MarkWest Pioneer, L.L.C.

Original Volume No. 1

 Contents / Previous / Next / Main Tariff Index

 

 

Effective Date: 04/01/2009, Docket: RP09-321-000, Status: Effective

Original Sheet No. 178 Original Sheet No. 178

 

MARKWEST PIONEER, L.L.C.

FORM OF CAPACITY RELEASE TRANSPORTATION SERVICE AGREEMENT

 

ARTICLE VI – REPLACEMENT SHIPPER’S INDEMNIFICATION

 

Replacement Shipper recognizes that its rights to transportation service hereunder

are solely those rights released by Releasing Shipper(s). The Replacement Shipper agrees

that it will indemnify Transporter against any claim or suite of any kind by any Releasing

Shipper, its successor or assigns arising from any action taken by Transporter in reliance

upon the nominations, scheduling instructions or other communications from Replacement

Shipper or its agents. Replacement Shipper further agrees that it will hold Transporter

harmless for any action taken by Transporter in reliance upon the nominations, scheduling

instructions or other communications of the Releasing Shipper or its agents. Replacement

Shipper further recognizes and agrees that Transporter shall have no obligation to honor any

nomination or scheduling request from Replacement Shipper or its agents that in

Transporter’s sole opinion conflicts with communications or instructions received by

Transporter from the Releasing Shipper (or is agents) which is the source of the released

transportation rights sought to be utilized by Replacement Shipper hereunder.

 

ARTICLE VII – MISCELLANEOUS PROVISIONS

 

7.1 No waiver by any party of any one or more defaults by the other in the performance

of any provisions of this Agreement shall operate or be construed as a waiver of any

future default or defaults, whether of a like or of a different character.

7.2 The headings of the articles of this Agreement are inserted for convenience of

reference only and shall not affect the meaning or construction thereof.

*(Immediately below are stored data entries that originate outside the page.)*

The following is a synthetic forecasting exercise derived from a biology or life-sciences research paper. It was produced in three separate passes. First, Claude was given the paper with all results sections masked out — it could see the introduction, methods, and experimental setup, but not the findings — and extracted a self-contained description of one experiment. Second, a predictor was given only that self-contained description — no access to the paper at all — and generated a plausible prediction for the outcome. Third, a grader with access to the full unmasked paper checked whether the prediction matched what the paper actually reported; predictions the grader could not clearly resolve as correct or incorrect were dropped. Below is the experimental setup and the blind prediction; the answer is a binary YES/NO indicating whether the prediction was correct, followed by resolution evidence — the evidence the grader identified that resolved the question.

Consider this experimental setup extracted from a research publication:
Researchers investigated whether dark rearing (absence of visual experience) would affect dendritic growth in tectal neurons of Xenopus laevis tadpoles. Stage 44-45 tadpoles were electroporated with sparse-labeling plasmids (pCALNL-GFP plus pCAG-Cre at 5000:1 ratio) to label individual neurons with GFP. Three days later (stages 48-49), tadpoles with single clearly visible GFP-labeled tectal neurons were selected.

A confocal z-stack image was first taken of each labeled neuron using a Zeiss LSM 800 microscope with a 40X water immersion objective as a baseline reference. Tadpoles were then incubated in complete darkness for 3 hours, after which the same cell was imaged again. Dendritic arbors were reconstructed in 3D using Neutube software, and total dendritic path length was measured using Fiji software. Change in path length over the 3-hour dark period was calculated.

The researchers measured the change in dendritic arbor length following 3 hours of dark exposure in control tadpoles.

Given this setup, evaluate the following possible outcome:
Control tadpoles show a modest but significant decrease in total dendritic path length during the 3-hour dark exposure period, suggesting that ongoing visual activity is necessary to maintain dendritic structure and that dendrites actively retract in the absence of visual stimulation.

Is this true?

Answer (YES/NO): NO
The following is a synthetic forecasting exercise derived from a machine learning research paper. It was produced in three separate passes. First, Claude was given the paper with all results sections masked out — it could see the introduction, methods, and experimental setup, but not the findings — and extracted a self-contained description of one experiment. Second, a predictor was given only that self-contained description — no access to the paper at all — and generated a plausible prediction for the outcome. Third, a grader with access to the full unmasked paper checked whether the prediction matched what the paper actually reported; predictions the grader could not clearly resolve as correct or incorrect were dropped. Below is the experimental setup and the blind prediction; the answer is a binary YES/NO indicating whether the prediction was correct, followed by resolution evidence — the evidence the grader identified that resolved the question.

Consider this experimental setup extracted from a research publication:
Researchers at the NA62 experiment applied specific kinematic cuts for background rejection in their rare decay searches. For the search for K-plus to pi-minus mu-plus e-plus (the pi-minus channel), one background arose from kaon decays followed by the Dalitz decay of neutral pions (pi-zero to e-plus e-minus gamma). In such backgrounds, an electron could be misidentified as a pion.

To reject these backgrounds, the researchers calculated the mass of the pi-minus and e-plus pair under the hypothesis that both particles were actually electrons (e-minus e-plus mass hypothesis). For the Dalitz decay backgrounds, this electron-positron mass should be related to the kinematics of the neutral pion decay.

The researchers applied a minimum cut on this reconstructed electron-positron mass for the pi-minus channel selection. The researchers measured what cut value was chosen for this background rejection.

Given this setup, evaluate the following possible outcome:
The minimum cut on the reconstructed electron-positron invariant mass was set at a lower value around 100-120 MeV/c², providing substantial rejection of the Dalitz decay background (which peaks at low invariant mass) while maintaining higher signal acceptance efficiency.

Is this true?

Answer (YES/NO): NO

7.3 The interpretation and performance of this Agreement shall be in accordance with and

controlled by the laws of the State of Oklahoma, without regard to choice of law

doctrine that refers to the laws of another jurisdiction.

 

7.4 This Agreement, including all provisions expressly incorporated by reference,

constitutes the entire agreement between the parties pertaining to the subject

matter hereof and supersedes all prior agreements, representations, and

understandings, written or oral, pertaining thereto. Except as otherwise provided

herein, any modifications, amendments or changes to this Agreement shall be binding

upon the parties only if agreed upon in a written instrument executed by both

Parties which expressly refers to this Agreement.